You know how it is: when your holiday is over you just want to extend it a little more before you go back to your work or usual occupation.

While we were deciding our route from Rome to Genova were my husband Nazim was suppose to get back to work, we opted for the road that runs along the Tyrrhenian Sea and derives from an ancient consular road, the Via Aurelia that connected and still does, Rome to France.

Grosseto, Tarquinia, Santa Marinella, l’Argentario, Capalbio, Montalto di Castro, Lucca…. We have to resist the temptation to check out all these places and continue on our way but when lunchtime creeps along, we find the right excuse to make a right turn and leave the motorway; among the others we decided to pick a village right on the sea:Talamone, in the province of Grosseto, in Tuscany.

  • Talamone
  • Talamone
  • Talamone
  • Talamone
  • Talamone
  • Talamone
  • Talamone
  • Talamone
  • Talamone

The date on which we are traveling is a challenge: the first day of the year when normally in Italy it’s virtually impossible to find an open restaurant. If it is true that fortune favors the brave let’s see what Talamone can offer.

A few hundred meters from the main road you find yourself in a bay formed by a rocky promontory with a small harbor, full of sailboats, dominated by an austere fortress, a typical Italian coastal landscape.

We had never been to Talamone before and we were lucky enough to visit it for the first time in a cold but clear winter day.

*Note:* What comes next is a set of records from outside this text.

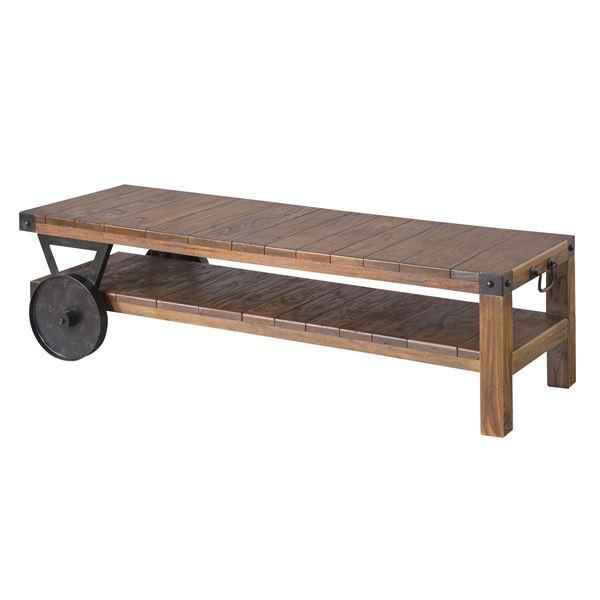 トロリーローボード(テレビ台/ローテーブル) 木製 【幅120cm:37型~52型対応】 木目調 TTF-118【同梱・代金引換不可】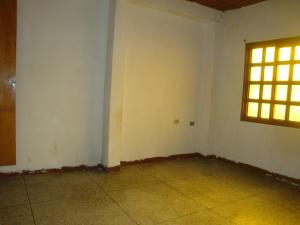 En Venta En Maracay - San Jose Código FLEX: 17-15564 No.6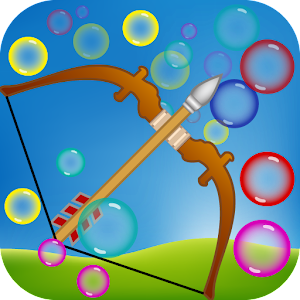 Archery – Bubble Shooting for PC and MAC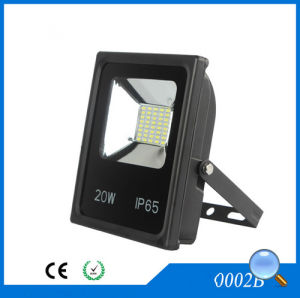 002b Downlight 20W LED pictures & photos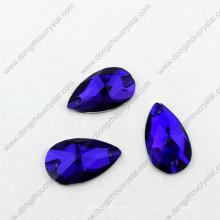 El terciopelo púrpura de la gota posterior plana cose en Rhinestone barato del proveedor de China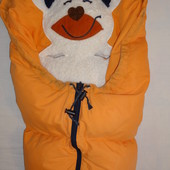 продам теплый конверт малышу Mucki отлично на осень-зиму.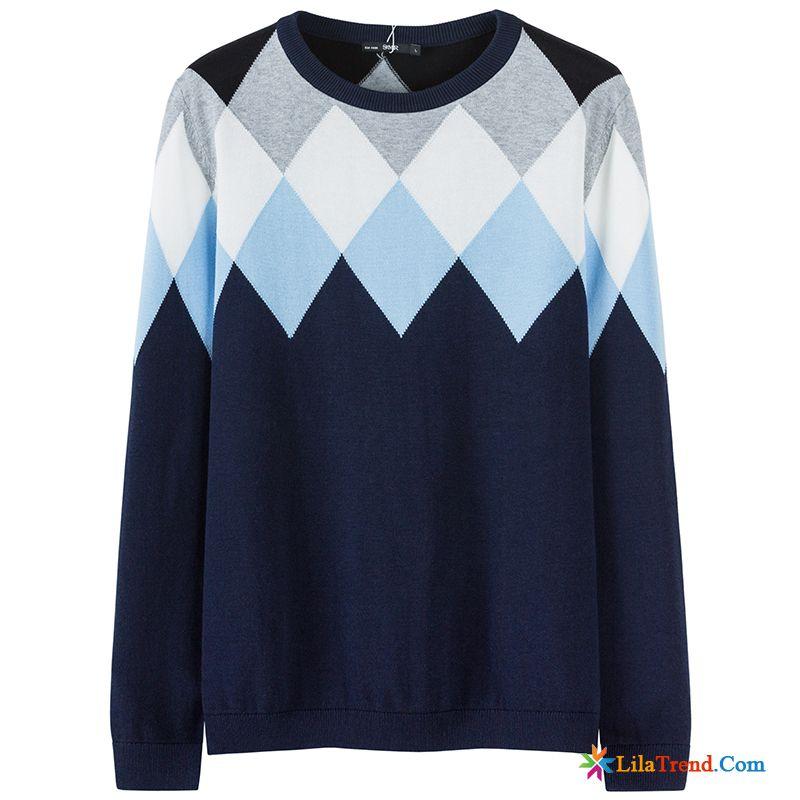 new style aaebe c84dc Herren Marken Pullover Mantel Herren Pullover Kontrastfarbe ...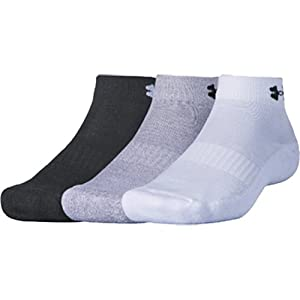 (アンダーアーマー)UNDER ARMOUR UA 3 PIECES PILE LOW CUT SOCKS 1295331 967 ASSORTED/ASSORTED MD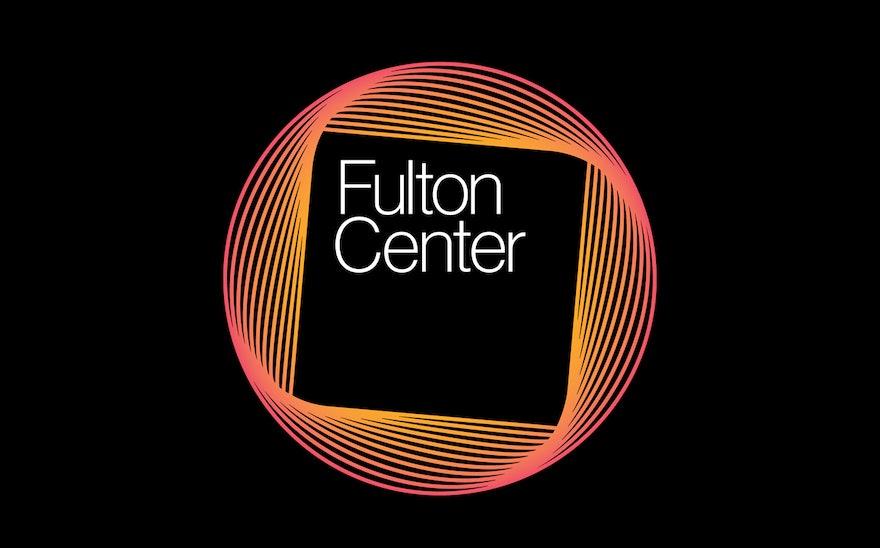 Mb Fulton Center Blog 01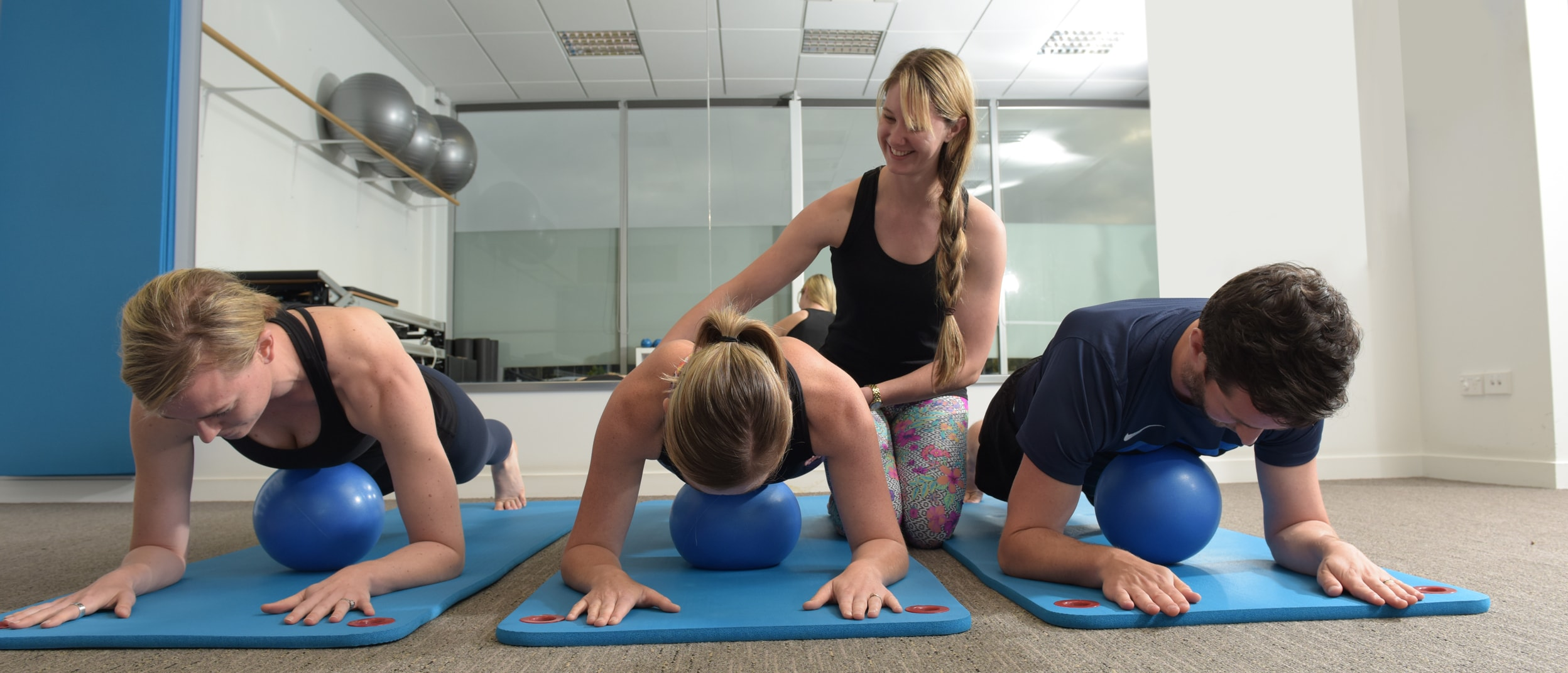 Pilates Tauranga | Pilates Classes Mount Maunganui, Bethlehem, Pyes Pa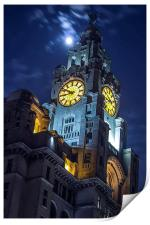 Top of the tower at Liverpool, Print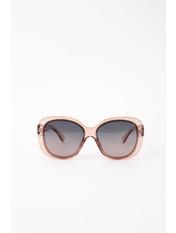 Солнцезащитные очки 4092 Капучиновый Капучино 15*6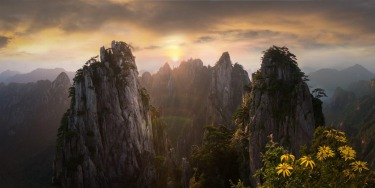 A pano image of Huangshan's peaks during sunrise.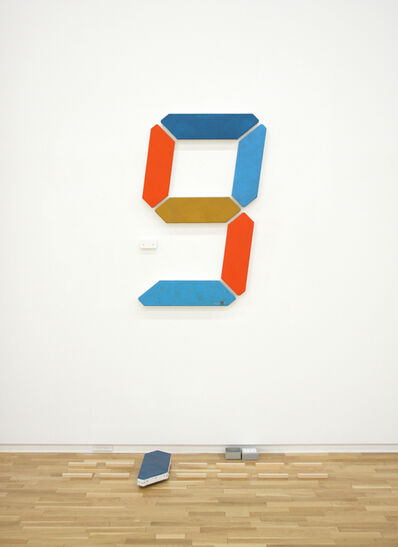 Tatsuo Miyajima, 'Painting of Change - 008', 2020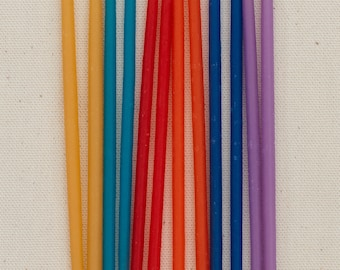 Tall Beeswax Birthday Candles - Primaries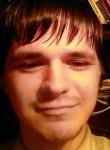 Arseniy Shishkin, 26, Nizhniy Novgorod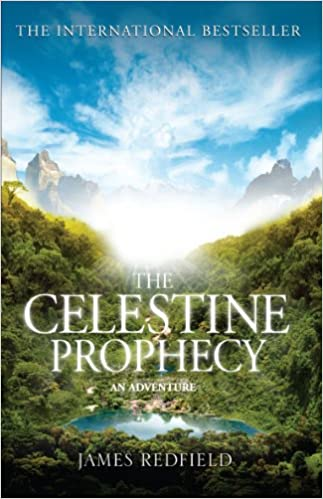Buy The Celestine Prophecy Book Online at Low Prices in India ...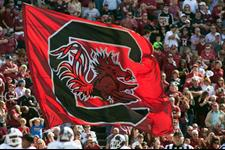 South Carolina Football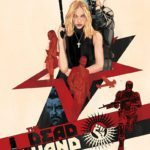 A new Cold War gets underway in Image's The Dead Hand
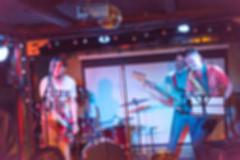 Musical band performing live blur background Stock Photos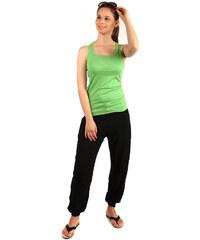 YooY Vzdušné kalhoty v různých barvách černá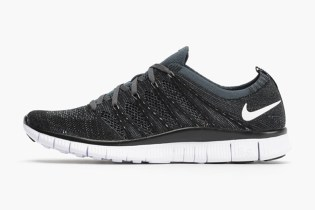 Nike Free Flyknit NSW Black/White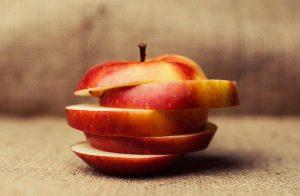 טיפים לתזונה טבעונית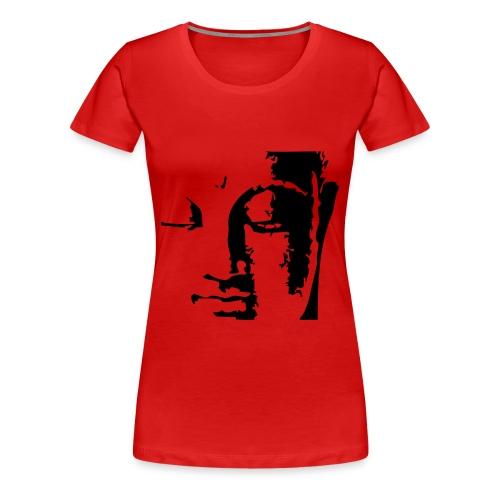 Buddha Head short sleeve Tee - Women's Premium T-Shirt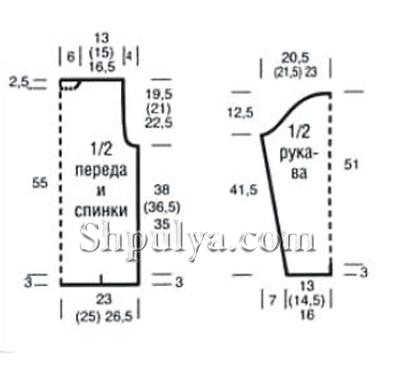 olivkovyi-sviter-s-kosami-vykroika-1 (400x365, 66Kb)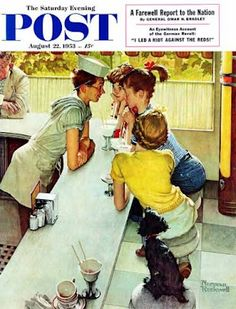 Saturday Evening Post Blog Feature and tutorial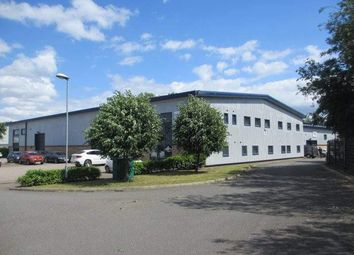 Thumbnail Light industrial to let in Unit 10 The Fairway, Langham Park, Lows Lane, Stanton By Dale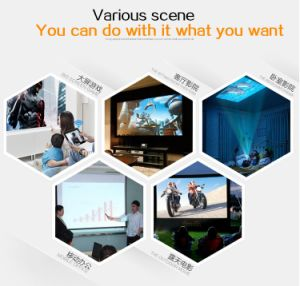 Yi-601 2017 Newest Model Mini DLP Projector Home Use Bluetooth Beamer Hot Sell DLP Projector Built-in WiFi Android pictures & photos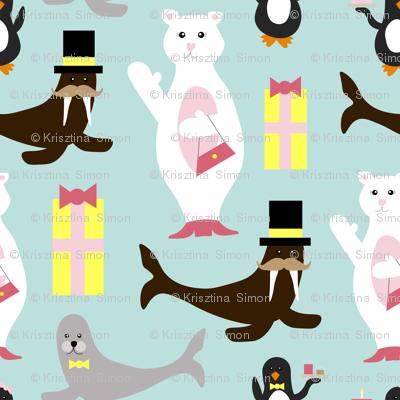 Celebrating Arctic Animals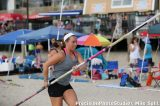 2016 Beach Vault Photos - 1st Pit PM Girls (620/637)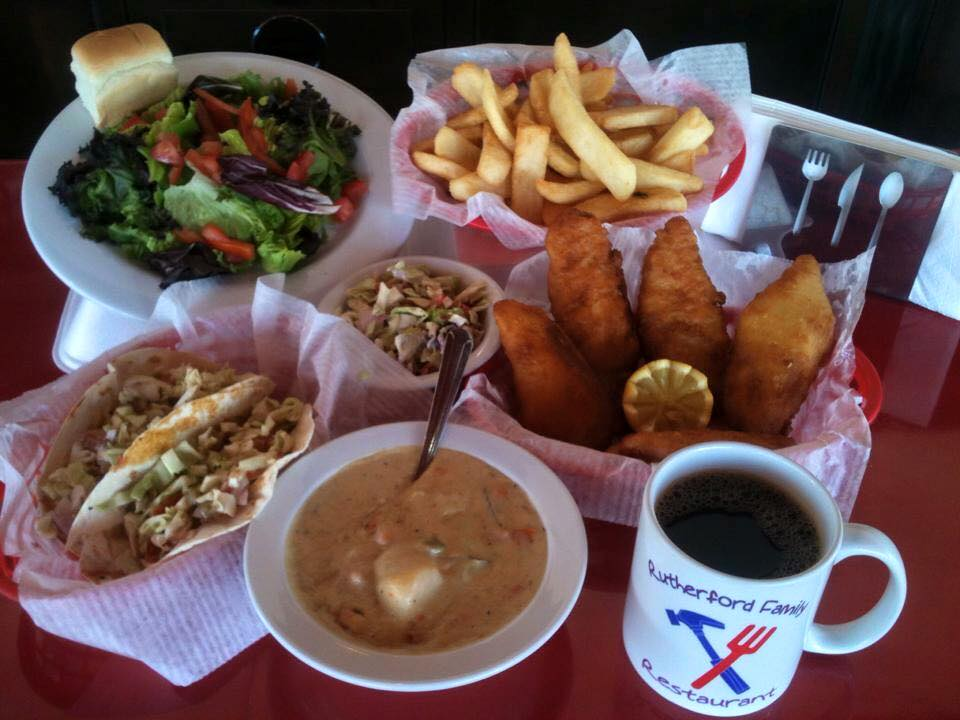 Rutherford-family-diner-kingman-az-restaurant-Route-66-Fish-Fry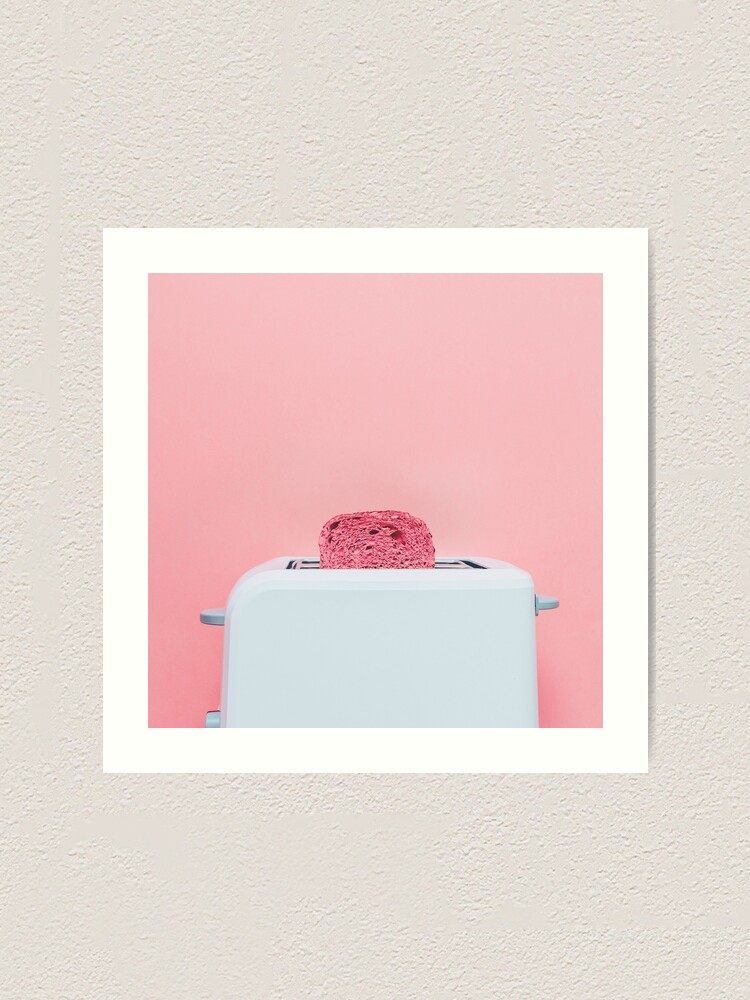 Alternate view of Pink toast in toaster Art Print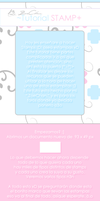 Tutorial de Stamps by Z-ChanHeart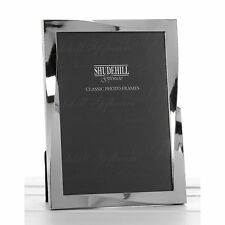 Polished Silver Twist 4 x 6 Frame Photo Pictures Anniversary Gift Novelty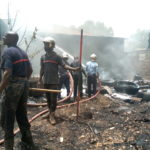 Extension du Couvre-feu à Mandelia, Logone-Gana et de N'Djamena-Farah à Guitté 3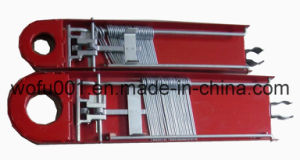 Fire Hose Rack pictures & photos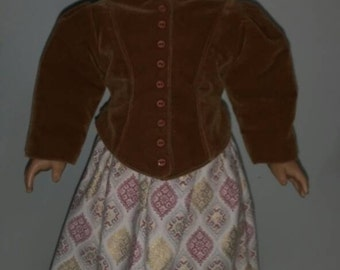 """Victorian style skirt and jacket fits dolls like American Girl and 18""""dolls, Brown velvet jacket and print skirt"""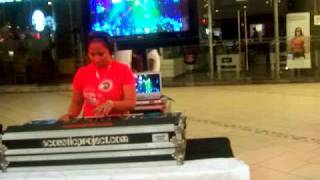 Dj ely leblanc mixer plaza forum cancun [Pitbull - calle 8 (remix)]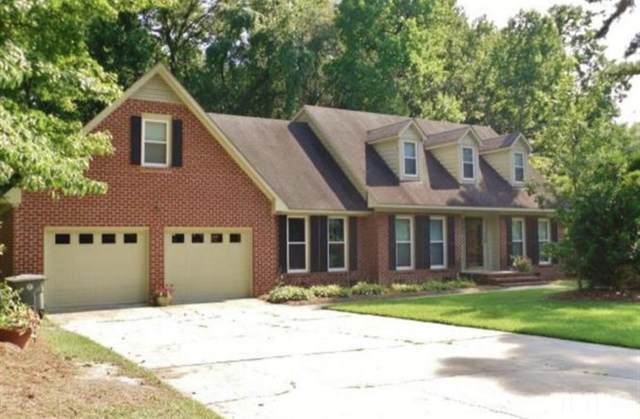 6116 Lochview Drive, Fayetteville, NC 28311 (MLS #2409144) :: On Point Realty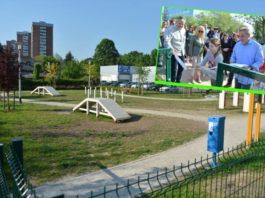 Park za pse na Knežiji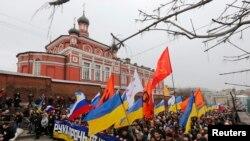 莫斯科在週末舉行反戰示威抗議普京出兵克里米亞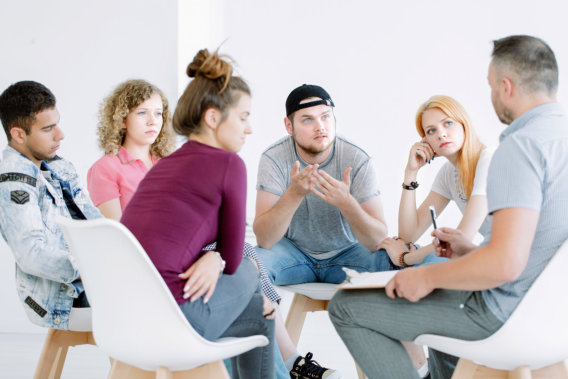 Group Therapy: Benefits of Communicating to Heal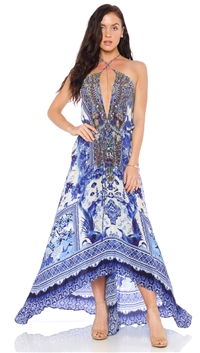 Parides Azure 'China' 3 Way To Style Long Dress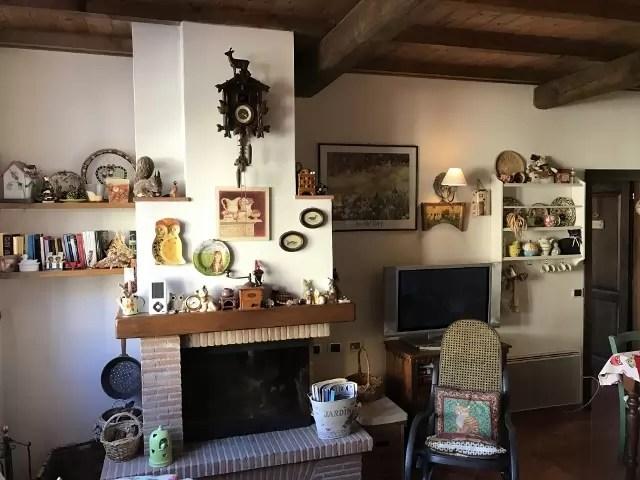 Appartamento Cutigliano Pianosinatico Tre Vani Mq 80 Giardino Mq 320 (26)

I was already looking forward climbing on top of the hill where the castle was calling me when I realize Nazim was plotting to divert my attention from the beauties of the place and take me straight to a restaurant. He shares with me both my love for excursions and for the arts but when the clock indicates that is time for lunch, something clicks in his head and he could be in front of the Parthenon and still stare at Gyros in the hand of the German tourist by his side. Nothing can deter his search for the perfect lunch place and in the years I have succumbed: to avoid resentment I give up and follow him since I know his urgency (just a step beyond autism) will lead us to the best place ever.

This is the turn of the restaurant “La Buca”: fish and seafood, a good glass of white wine, coffee: I must say, as usual, he was right. The lunch was good, the owner smart as a comedian, the location nice and cozy and above all, my husband was finally ready to climb the long stairs to the castle.

Talamone is right on the southern border of the Maremma Natural Park, surrounded by the typical vegetation of Mediterranean and long sandy beaches, lined by pine trees.

It has very old Etruscan origins and its name are linked to Giuseppe Garibaldi and his Thousand who stopped there in 1886: the fortress was the gathering point for volunteers who embarked towards battle from Talamone. This is one of those school reminiscences, lost in the back of my poor memory but that rings a bell as soon as you pronounce the name of the town.

Back in the early Middle Ages, Talamone was under the domination of the Aldobrandeschi and the family built the imposing castle in the thirteenth century as a watchtower on the underlying shore. The 180 ° view from the top of the promontory at the foot of the fortress is beautiful and worth the tour and if you have the opportunity to come in summer, a wonderful stop for a swim in the blue, Tyrrhenian sea.